God Wants You to Take a Vacation


May 29, 2005

The Reverend Roger Fritts

Cedar Lane Unitarian Universalist Church

Bethesda, Maryland



Here we are on the Sunday before Memorial Day, the time that I associate in my mind with the beginning of summer. The time when school gets out and vacation begins.


What childhood memories do you have of Memorial Day? My earliest memory is of sitting in a hot car. My parents, my older sister and I, were making the two hour trip from Phoenix to Prescott, Arizona. We often spent vacation days in Prescott because it is always 10 degrees cooler than Phoenix. The car was hot, no air-conditioning. My dad would stop at a gas station and buy a chunk of dry ice that would slowly evaporate giving off a little cold as we drove north.

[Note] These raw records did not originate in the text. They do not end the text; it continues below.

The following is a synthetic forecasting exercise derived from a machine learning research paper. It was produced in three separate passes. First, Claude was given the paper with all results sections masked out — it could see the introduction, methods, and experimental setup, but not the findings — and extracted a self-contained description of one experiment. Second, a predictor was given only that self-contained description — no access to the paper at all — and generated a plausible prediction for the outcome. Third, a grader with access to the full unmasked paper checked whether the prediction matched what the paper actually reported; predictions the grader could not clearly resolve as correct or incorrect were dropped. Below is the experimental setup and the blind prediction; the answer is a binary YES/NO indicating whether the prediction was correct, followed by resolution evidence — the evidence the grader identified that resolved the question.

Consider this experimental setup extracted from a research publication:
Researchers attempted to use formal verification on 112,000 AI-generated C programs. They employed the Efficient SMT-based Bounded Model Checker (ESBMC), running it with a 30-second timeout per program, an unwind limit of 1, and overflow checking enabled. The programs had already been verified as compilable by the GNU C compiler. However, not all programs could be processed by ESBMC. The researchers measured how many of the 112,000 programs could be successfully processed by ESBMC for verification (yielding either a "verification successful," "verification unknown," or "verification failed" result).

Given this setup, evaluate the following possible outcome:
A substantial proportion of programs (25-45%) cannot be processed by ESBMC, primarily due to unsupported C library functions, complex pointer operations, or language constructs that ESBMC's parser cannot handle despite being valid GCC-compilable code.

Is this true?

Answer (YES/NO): NO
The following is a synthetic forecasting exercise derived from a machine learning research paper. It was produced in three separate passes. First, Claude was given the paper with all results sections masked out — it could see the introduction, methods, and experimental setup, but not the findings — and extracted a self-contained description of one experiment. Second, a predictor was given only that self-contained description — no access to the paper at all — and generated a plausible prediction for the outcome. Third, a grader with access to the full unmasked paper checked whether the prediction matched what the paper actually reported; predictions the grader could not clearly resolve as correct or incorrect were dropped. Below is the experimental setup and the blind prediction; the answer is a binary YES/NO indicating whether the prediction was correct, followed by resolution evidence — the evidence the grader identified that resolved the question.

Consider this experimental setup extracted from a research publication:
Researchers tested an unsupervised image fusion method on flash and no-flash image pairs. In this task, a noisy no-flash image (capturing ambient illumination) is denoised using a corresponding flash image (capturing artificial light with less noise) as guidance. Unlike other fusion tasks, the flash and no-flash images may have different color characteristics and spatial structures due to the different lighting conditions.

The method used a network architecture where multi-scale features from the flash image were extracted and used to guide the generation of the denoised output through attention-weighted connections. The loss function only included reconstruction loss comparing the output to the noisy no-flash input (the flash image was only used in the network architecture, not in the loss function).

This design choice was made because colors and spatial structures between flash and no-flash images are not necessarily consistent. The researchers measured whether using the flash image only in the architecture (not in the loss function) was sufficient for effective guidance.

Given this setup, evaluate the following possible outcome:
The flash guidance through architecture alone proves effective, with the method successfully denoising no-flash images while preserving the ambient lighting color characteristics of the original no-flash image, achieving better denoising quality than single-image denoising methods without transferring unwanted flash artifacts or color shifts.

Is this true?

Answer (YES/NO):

The first thing we saw when we got to Prescott was the Veterans Cemetery. On Memorial Day weekend is covered with small American flags on each grave, the resting place of soldiers from the Spanish-America War and the First World War. After these reminders of human mortality I was ready for a vacation, ready to climb the granite rocks near the small cabin at which we stayed. I was ready to breathe in deeply the smell of the Ponderosa pines. Still, for me the smell of those pine trees says that it is time to relax, time to play, time for a vacation.


Perhaps my memories stimulate your memories about summer vacations. Your mind may have already drifted off to recall your own memories of Memorial Day weekends. Perhaps for you a childhood vacation was a trip to the beach or a camping trip to a lake or a river to swim and fish. I hope you have positive memories of such times.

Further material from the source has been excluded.